La seconde phase, après 2012, devra tenir compte de l’expérience acquise, et supprimer ces imperfections.

Jean-Marc Jancovici :

Les industriels ont accompli, depuis 1975, des efforts considérables de réduction de leur consommation d’énergie. Aujourd’hui, les mauvais élèves de la classe sont très clairement les particuliers qui n’entendent pas du tout renoncer à leurs déplacements en voiture et en avion, ni au chauffage central l’hiver. Ce système demande cependant à être complété. Les « permis de polluer » ont, aujourd’hui, deux défauts : ils ont été donnés sur des durées trop courtes - trois à cinq ans —, qui ne correspondent pas au temps long d’investissements industriels qui s’étalent sur vingt à cinquante ans; son second défaut tient au fait que les gens n’ont pas de visibilité sur le prix minimal que leur coûtera leur inaction.
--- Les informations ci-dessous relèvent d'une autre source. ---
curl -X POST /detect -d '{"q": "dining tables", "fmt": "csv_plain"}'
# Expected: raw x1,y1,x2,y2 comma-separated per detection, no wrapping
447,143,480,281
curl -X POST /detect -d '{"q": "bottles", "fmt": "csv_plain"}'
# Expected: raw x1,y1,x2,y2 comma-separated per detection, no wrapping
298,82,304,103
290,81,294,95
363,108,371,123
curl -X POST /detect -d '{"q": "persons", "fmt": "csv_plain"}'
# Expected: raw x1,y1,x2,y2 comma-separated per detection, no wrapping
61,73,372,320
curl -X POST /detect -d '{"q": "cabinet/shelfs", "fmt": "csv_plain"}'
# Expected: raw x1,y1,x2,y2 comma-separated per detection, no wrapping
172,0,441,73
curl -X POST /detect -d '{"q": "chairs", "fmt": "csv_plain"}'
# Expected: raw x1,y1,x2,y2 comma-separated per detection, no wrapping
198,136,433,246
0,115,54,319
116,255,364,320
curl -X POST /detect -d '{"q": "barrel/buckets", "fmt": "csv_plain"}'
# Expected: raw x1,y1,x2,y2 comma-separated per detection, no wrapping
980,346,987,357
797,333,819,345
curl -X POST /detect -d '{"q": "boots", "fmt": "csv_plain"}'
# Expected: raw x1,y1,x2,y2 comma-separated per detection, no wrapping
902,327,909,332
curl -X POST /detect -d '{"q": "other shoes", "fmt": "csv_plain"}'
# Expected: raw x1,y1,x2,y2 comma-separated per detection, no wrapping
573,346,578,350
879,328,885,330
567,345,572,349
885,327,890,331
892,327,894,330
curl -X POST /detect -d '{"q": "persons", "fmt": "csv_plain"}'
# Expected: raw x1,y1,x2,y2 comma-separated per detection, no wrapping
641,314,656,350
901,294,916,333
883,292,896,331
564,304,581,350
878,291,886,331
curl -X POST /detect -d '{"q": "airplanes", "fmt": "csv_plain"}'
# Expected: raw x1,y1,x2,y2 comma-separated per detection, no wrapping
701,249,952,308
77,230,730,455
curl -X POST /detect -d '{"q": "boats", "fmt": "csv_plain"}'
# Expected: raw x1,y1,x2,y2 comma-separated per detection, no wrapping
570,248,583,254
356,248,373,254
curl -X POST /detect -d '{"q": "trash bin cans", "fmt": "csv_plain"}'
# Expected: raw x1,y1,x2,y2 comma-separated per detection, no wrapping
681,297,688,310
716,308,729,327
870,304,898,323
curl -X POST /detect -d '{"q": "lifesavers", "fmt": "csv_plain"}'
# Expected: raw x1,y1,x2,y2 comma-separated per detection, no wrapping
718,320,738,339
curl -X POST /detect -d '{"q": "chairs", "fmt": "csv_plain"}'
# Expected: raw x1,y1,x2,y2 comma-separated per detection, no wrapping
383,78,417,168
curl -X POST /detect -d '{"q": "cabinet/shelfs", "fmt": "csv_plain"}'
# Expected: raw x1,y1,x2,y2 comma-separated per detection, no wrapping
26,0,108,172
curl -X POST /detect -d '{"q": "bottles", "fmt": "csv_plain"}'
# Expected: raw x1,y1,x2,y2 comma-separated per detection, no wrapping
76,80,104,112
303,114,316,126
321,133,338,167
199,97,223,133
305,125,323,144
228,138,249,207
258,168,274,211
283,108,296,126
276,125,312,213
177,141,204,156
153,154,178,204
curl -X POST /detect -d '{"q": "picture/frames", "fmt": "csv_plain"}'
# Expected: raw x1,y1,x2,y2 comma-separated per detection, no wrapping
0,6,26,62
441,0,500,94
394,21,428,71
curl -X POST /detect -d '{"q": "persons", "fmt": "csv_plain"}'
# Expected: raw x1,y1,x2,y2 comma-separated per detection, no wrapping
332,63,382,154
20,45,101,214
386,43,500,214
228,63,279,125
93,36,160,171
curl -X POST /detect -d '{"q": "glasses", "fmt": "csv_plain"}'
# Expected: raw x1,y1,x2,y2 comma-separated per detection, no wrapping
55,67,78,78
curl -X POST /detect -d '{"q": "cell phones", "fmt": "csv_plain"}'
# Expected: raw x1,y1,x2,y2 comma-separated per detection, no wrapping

Il faut améliorer le système en donnant les autorisations, à l’avance, sur des durées beaucoup plus longues. Et encadrer le marché et la spéculation en garantissant une forme de prix plancher et de prix plafond. Ce qui rapproche le système d’une taxe. Si l’on veut que les acteurs acceptent des quantités d’émissions les plus basses qu’il soit possible, il faut alors donner beaucoup de visibilité à ces prix dès le début de la partie.